Изучение врага состояло у него не только в сборе подробных сведений о численности, материальном состоянии и духе неприятельской армии, но и в глубоком понимании того, что происходит внутри воюющей страны. То, как повел Румянцев мирные переговоры с Турцией в 1774 году, было результатом его изучений. Он знал, чего можно добиться при данных условиях, и потому был неумолим и неуклонен.

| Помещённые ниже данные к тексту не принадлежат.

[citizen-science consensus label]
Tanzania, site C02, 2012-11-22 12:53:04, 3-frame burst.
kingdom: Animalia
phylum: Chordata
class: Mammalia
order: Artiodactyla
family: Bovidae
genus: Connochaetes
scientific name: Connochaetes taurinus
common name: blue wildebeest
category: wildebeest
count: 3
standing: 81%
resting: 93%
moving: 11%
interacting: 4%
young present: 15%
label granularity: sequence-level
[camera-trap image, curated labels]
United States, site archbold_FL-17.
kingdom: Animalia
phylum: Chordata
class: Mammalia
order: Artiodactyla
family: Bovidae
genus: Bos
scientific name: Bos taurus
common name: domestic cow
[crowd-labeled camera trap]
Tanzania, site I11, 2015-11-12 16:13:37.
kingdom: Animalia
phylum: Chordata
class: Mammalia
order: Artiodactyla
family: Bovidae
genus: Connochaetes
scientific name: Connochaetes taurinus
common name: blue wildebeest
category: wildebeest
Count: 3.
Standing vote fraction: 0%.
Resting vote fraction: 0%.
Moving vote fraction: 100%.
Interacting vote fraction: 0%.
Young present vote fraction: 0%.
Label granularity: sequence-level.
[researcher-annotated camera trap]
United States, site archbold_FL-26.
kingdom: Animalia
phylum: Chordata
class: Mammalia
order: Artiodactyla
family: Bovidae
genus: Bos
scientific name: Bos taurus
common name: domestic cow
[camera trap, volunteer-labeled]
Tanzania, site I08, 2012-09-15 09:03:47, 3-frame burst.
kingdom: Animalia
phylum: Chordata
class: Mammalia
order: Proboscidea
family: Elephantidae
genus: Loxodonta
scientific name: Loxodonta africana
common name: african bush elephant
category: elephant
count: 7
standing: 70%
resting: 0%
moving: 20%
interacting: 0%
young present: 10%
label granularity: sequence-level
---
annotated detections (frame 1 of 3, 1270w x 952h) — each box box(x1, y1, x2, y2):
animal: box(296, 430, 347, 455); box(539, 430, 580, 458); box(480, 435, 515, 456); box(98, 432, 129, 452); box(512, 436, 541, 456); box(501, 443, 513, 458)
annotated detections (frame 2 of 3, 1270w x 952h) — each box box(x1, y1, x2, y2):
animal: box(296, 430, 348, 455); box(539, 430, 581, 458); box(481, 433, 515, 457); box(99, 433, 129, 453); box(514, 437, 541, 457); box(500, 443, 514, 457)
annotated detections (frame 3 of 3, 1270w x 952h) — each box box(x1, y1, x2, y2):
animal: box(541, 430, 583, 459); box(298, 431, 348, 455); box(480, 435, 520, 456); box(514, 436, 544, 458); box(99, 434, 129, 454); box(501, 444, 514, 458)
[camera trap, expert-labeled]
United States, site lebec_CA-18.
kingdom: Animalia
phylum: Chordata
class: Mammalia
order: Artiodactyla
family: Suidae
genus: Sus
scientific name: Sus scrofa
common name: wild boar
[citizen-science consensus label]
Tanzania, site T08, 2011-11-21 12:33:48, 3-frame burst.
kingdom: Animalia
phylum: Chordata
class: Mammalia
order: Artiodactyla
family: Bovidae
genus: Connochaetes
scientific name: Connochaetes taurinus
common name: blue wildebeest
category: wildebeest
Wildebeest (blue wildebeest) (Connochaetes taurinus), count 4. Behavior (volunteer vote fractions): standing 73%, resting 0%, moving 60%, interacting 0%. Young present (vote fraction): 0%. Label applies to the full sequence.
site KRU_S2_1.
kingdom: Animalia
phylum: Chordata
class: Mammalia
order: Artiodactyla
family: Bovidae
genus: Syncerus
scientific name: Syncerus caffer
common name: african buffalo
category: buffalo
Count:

Румянцев ведал в мельчайших подробностях состоянием своей армии. Именно от этого происходили «разные неудовольственные замашки», которыми он раздражал императрицу. В периоды самые победоносные Румянцев писал в Петербург мрачные письма по поводу численности армии, подвоза питания, фуража и даже по поводу собственной особы, якобы не имеющей сил для ведения дел. На «высочайшее» повеление в феврале 1773 года – «перешед Дунай, атаковать визиря и главную его армию», т. е. идти на Константинополь, – Румянцев ответил исчислением недостатков армии в количестве войск и снабжении, а затем прибавил: «Не имев и в лучшем веке[27] больших способностей и искусства, в преклонном ныне чувствую, если не от долговременных трудов, то от частых припадков, всю слабость и оскудение в силах и не могу иметь довольной доверенности к своим средствам и мероположениям». После такого предисловия были взяты Туртукай и другие турецкие крепости, и румянцевская армия, переправившись через Дунай, двинулась к Силистрии.
Неоднократно Екатерина торопила Румянцева, побуждая его к более решительным и, как ей казалось, энергичным действиям и возмущаясь длительными заминками и отсиживаниями полководца. Меж тем эти заминки (в Подолии в мае 1770 года, на левом берегу Дуная в 1771 году и, наконец, близ Силистрии в 1773 году) были необходимы; они делались для сильнейшего удара и состояли в проверке сил, подкреплениях, перегруппировках частей, на которые был мастер Румянцев, и, наконец, просто в отдыхе, необходимом для армии. Неторопливая осторожность составляла главную черту Румянцева. Эту благоразумную неторопливость в деле, подобную тихому, но непрерывному журчанью ручья, Державин противопоставлял прерывистому буйному «стремлению» водопада. Дела Румянцева сравнивал он с делами Потёмкина («Водопад»).
Война, которую вел Румянцев, не была молниеносной. Это были обдуманные удары наповал, верный выигрыш.
Последствия ее были крепки и основательны.